Seulas senyum diperlihatkan Cakka sambil menatap langit yang berawan, terlihat dari bulan yang tidak terlihat karena tertutup awan hitam. Sepertinya akan hujan, pikir Cakka, perlahan senyumnya menghilang dan pikirannya berpindah pada orang lain, bukan lagi Gabriel melainkan gadisnya, Agni..!!! sedang apa gadis itu sekarang? Cakka sedikit merasa bersalah, karena hari ini sudah membuat Agni khawatir, selama dirumah Gabriel pun Cakka hanya terdiam, tidak seperti biasanya, selalu heboh pada apapun. Berulang kali Agni menanyakan keadaan Cakka tapi Cakka hanya tersenyum lemah dan menggeleng perlahan, jawaban yang membuat Agni sangat tidak puas.
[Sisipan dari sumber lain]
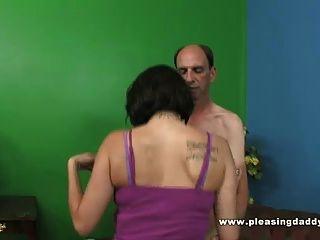 दादा छोटे स्तन के साथ एक पतली फूहड़ fucks
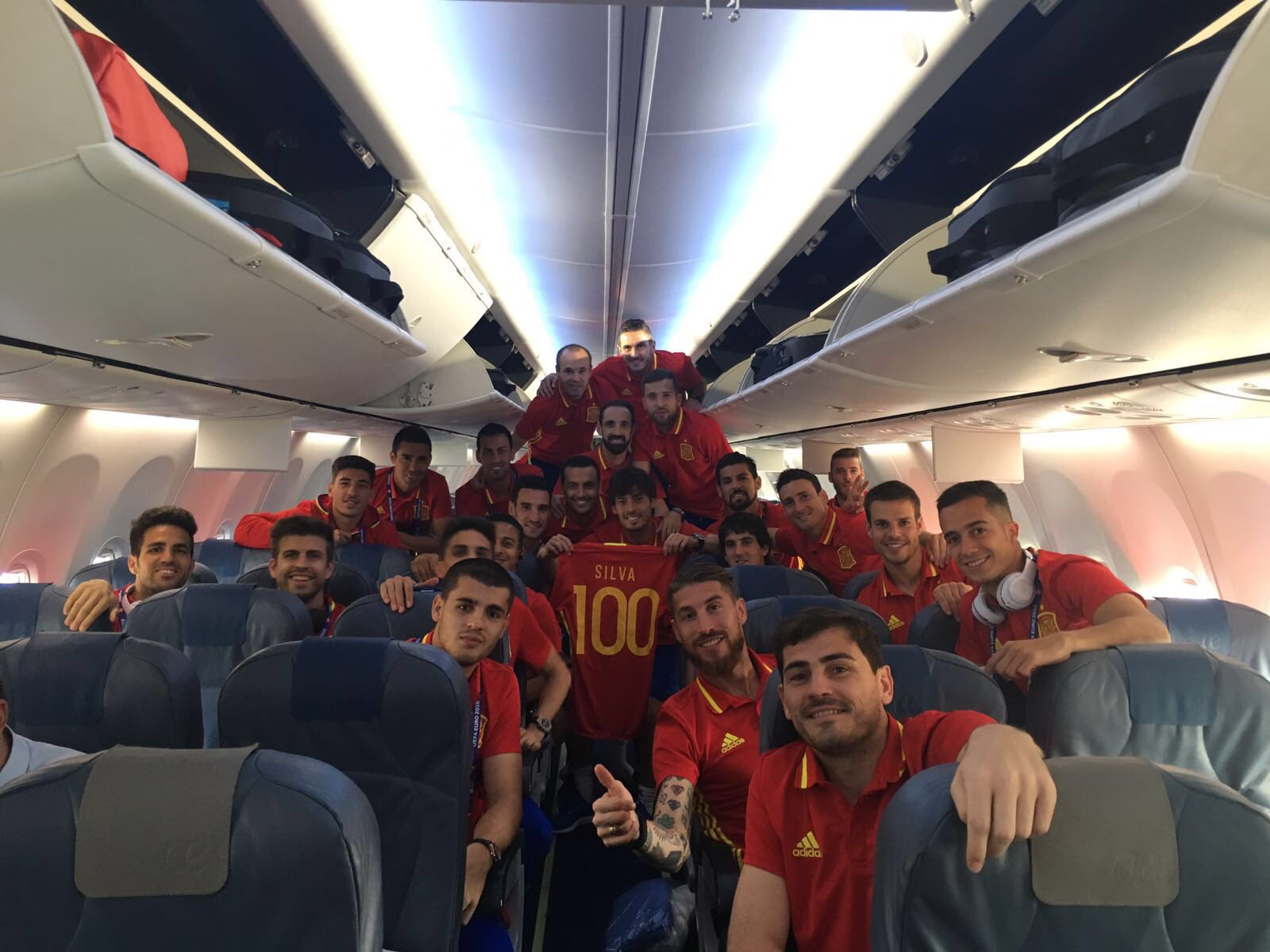 Debut in the Euro,a win and 100 caps,I don't ask for more!Thanks to everyone for the congratulations!Viva España!���� https://t.co/giAUkMOVL8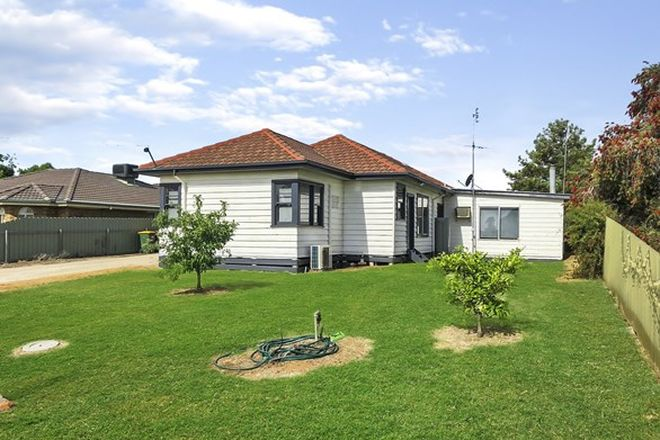 Picture of 3 Railway Crescent, BOORT VIC 3537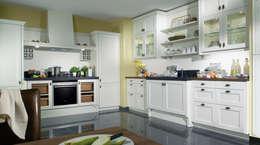 Küchenbau in Perfektion: landhausstil Küche von Tischlerei Tolinzki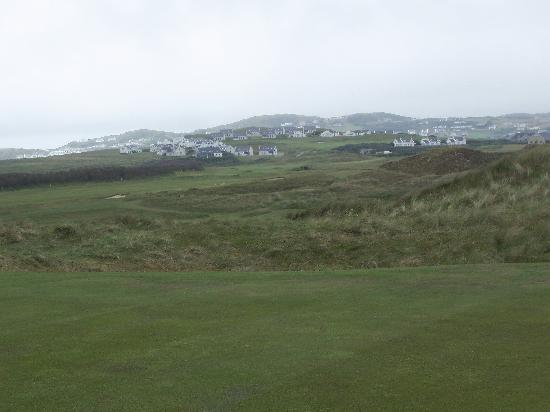 Rosapenna Golf Links: Town from the course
Cakka mengambil BlackBerry-nya, mencoba menghubungi gadisnya itu. Terdengar nada tunggu cukup lama, Cakka mengernyit heran, tidak biasanya Agni lama mengangkat teleponnya. Lama, sampai akhirnya operator yang menjawabnya, Cakka hampir saja membanting BlackBerry-nya. Kesal karena sudah berkali-kali menghubungi Agni tapi masih saja operator sialan itu yang menjawab. Seketika ekspresi Cakka jadi aneh, ada rasa takut menyergapnya, takut yang berlebihan. Apalagi ketika ia mengingat kondisi Agni disekolah tadi siang, darah segar mengalir deras dari hidungnya. Cakka semakin cemas ketika mengingat itu. Cakka tersentak ketika dirasakan BlackBerry-nya bergetar. Tertera ‘One Message’, langsung saja jari Cakka mulai menjelejahi keypard(?) BlackBerry-nya, senyum manis Cakka muncul lagi setelah tau siapa yang mengiriminya SMS, siapa lagi kalau bukan Agni ?, setelah merasa cukup tenang, Cakka masuk ke kamarnya, membanting tubuhnya dibed, mencoba menghilangkan pikiran anehnya barusan dan perlahan ia mulai menjelajahi alam mimpinya.

***
Cakka menjalankan cagivanya dengan santai, tidak seperti biasanya. Entah mengapa hari ini Cakka seperti ingin merasakan bagaimana caranya menjalankan motor dengan baik dan benar, tidak dengan melanggar lalu lintas. Hari ini Cakka tidak menjemput Agni seperti biasanya, sebelum Cakka kerumah Agni, Agni terlebih dulu member tau Cakka kalau dia tidak masuk hari ini, alasannya sih ada urusan mendadak, ketika Cakka bertanya urusan apa, tiba-tiba pembicaraan mereka terhenti, entah karena apa. awalnya Cakka heran dan mulai berpikiran aneh tapi dengan segera Cakka menyingkirkan pikiran negatifnya itu. Mata Cakka menyipit melihat pemandangan beberapa meter didepannya, tiba-tiba Cakka menghentikan cagivanya, terlihat dua orang –CewekCowok- kelihatannya sedang adu mulut sesekali si cowok menunjuk wajah cewek yang menunduk ketakutan itu, Cakka mengernyit dahi, heran. Sepertinya dia kenal cewek itu dan benar saja, ketika cewek itu mendongak menatap cowok yang menunjuk dan memarahinya tadi, Cakka mengenalinya… itu Oik..!!! gadis masa lalunya, terlihat tangan cowok itu sudah melayang dan hampir saja mengenai pipi mulus Oik, sampai tiba-tiba…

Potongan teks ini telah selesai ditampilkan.